* [Extract]
* * *
In [119]:
import tensorflow as tf
import os
import pandas as pd
import strym
from strym import strymread
import matplotlib.pyplot as plt
from pylab import rcParams
import strym.DBC_Read_Tools as dbc
import numpy as np
from sklearn.ensemble import RandomForestRegressor
from sklearn.model_selection import KFold
from collections import Counter
from tqdm import tqdm

In [120]:
def load_dataframes():
    '''Loads a dataframe from the designated CSV file.'''
    data_path = '../../libpanda/encoded_data/'
    dataframes = [strymread("raw_data/libpanda/2021_01_28/2021-01-28-19-15-41_2T3Y1RFV8KC014025_CAN_Messages.csv").dataframe]
    return dataframes

In [121]:
def convert_messages(df):
    '''Converts the messages from hexadecimal string values to integers.'''
    
    for i, x in enumerate(df.iloc[:, 3]):
        df.iloc[i, 3] = int(x, 16)
    return df

In [122]:
def convert_coords(df):
    '''Converts the GPS coordinates from absolute latitude and longitude to delta latitude and lonitude.'''
    lat = [0]
    long = [0]

    for i in range(len(df.iloc[:, 5]) - 1):
        lat.append(df.iloc[i+1, 5] - df.iloc[i, 5])
        long.append(df.iloc[i+1, 6] - df.iloc[i, 6])
    
    df.iloc[:, 5] = lat
    df.iloc[:, 6] = long
    
    return df

In [144]:
def filter_IDs(df):
    '''Filters out the IDs that are not relevant to the vehicle's location.'''
    irrelevant_filters = [1568, 1570]
    for i,row in df.iterrows():
        if row["MessageID"] in irrelevant_filters:
            try:
                df = df.drop(labels=i)
            except:
                pass

    return df

In [124]:
def to_histogram(interval, df, message_ids):
    '''Converts the dataframe to a histogram representation.'''
    for j, i_d in enumerate(message_ids):
            df = df.assign(i_d=0)
    
    for i, (current_index, row) in tqdm(enumerate(df.iterrows())):
        
        current_time = current_index.astype(float)*(10**9)
        
        time_range = df.between_time(pd.to_datetime(current_time - interval).time(), pd.to_datetime(current_time).time())
        
        c = Counter(time_range)
        
        for message_id in message_ids:
            df.iloc[i, 2] = c[message_id]
            
        if i % 2 == 0:
            print('converted', i, ' samples to histograms')
            
            
    return df

In [125]:
def to_np(df):
    '''Converts the dataframes to numpy arrays.'''
    data = df.to_numpy()

    return data

In [126]:
def window_data(data):
    '''Segments the data into chunks by sliding a window over the array.'''
    sequenceLength = 5

    stackedData = []

    # split can_data into subsampled sequences
    for i in range(data.shape[0]-sequenceLength):
        stackedData.append(data[i:i+sequenceLength])

    stackedData = np.array(stackedData)
    
    data = stackedData.reshape((stackedData.shape[0], stackedData.shape[1]*stackedData.shape[2]))
* * *
* [Extracted information]
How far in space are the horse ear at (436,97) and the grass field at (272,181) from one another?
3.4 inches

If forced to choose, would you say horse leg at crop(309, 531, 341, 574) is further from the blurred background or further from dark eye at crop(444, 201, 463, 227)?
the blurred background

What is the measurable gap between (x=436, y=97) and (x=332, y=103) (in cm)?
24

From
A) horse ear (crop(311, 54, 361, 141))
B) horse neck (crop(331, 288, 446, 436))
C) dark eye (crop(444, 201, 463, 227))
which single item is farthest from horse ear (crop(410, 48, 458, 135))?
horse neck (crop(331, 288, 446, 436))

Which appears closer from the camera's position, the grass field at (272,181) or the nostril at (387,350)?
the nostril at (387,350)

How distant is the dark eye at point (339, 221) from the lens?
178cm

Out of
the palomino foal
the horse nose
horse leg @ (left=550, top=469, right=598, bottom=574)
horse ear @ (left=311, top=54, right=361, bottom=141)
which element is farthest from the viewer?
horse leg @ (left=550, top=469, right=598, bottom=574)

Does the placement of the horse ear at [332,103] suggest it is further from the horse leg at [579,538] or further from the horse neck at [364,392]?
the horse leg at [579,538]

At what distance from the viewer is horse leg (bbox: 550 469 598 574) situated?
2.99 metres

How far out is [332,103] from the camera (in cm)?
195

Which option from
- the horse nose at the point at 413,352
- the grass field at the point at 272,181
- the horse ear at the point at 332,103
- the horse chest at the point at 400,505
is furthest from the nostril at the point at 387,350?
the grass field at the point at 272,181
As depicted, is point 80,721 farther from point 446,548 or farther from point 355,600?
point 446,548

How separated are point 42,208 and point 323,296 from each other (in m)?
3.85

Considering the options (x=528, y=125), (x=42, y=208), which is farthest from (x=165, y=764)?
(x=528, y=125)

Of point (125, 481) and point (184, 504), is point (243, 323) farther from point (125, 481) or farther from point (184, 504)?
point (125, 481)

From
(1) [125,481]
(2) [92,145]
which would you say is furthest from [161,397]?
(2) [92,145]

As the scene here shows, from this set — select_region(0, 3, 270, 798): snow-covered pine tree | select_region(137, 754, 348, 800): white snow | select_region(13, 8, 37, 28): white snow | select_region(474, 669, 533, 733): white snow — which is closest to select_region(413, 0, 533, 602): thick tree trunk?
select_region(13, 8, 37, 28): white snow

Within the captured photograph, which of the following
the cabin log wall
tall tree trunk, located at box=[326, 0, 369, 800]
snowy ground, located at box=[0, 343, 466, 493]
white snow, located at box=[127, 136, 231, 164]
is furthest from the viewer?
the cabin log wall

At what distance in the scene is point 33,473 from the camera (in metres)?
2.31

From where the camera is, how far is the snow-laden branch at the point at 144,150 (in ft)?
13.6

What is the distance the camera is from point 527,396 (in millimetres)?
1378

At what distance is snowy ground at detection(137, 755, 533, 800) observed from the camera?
* * *
* [What the exercise asks] Pick up the Python notebook on preparing CAN message data right after its last line, the one that reshapes `stackedData`, and keep writing it.

* [Exercise result]
    return data

In [127]:
def split_data(data):
    '''Splits the data into training and testing data and labels.'''
    X = data[:][:4, 8:] # indices for data
    Y = data[:][5:7] # indices for labels
    
    kf = KFold(n_splits=10)
    
    Xtrain = []
    Xtest = []
    Ytrain = []
    Ytest = []
    
    for train_index, test_index in kf.split(X):
        print("TRAIN:", train_index, "TEST:", test_index)
        x_train, x_test = X[train_index], X[test_index]
        y_train, y_test = y[train_index], y[test_index]
        Xtrain.append(x_train)
        Xtest.append(x_test)
        Ytrain.append(y_train)
        Ytest.append(y_test)
        
    Xtrain = np.concatenate(Xtrain)
    Xtest = np.concatenate(Xtest)
    Ytrain = np.concatenate(Ytrain)
    Ytest = np.concatenate(Ytest)
    
    return Xtrain, Ytrain, Xtest, Ytest

In [128]:
dataframes = load_dataframes()

[2021_07_27_14_28_33] (root) INFO: Vehicle model infered is toyota-rav4-2019


In [145]:
datalist = []
debug_num_samples = 50

messageIDs = []
for i, df in enumerate(dataframes):
    m = df.iloc[:, 3]
    if len(messageIDs) < len(m):
        messageIDs = m

for i, dataframe in enumerate(dataframes):
    print('starting dataframe', i+1)

    df = dataframe.iloc[:debug_num_samples]
    df_copy = df.copy(deep=False)
    

    df_copy = filter_IDs(df_copy).copy(deep=False)
    if not df.equals(df_copy):
        print('filtered ids')
    else:
        print('Dataframe is not being changed.')
    
    
#     df_copy = convert_messages(df_copy)
#     if not og_df.equals(df_copy):
#         print('converted messages')
#     else:
#         print('Dataframe is not being changed.')


#     df_copy = convert_coords(df_copy)
#     if not og_df.equals(df_copy):
#         print('converted coordinates')
#     else:
#         print('Dataframe is not being changed.')


#     df = to_histogram(3, df, messageIDs)
#     if not og_df.equals(df.copy):
#         print('converted to histogram')
#     else:
#         print('Dataframe is not being changed.)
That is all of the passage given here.